%%

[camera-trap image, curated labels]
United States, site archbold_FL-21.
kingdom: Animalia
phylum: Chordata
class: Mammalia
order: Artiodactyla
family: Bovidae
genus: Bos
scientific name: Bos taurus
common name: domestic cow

%%

[ACTIVITY]: Write out each line exactly, beginning at the one with "United States, site archbold_FL-21." and ending at the final line of the records above, with nothing added.

[EXERCISE OUTPUT]:
United States, site archbold_FL-21.
kingdom: Animalia
phylum: Chordata
class: Mammalia
order: Artiodactyla
family: Bovidae
genus: Bos
scientific name: Bos taurus
common name: domestic cow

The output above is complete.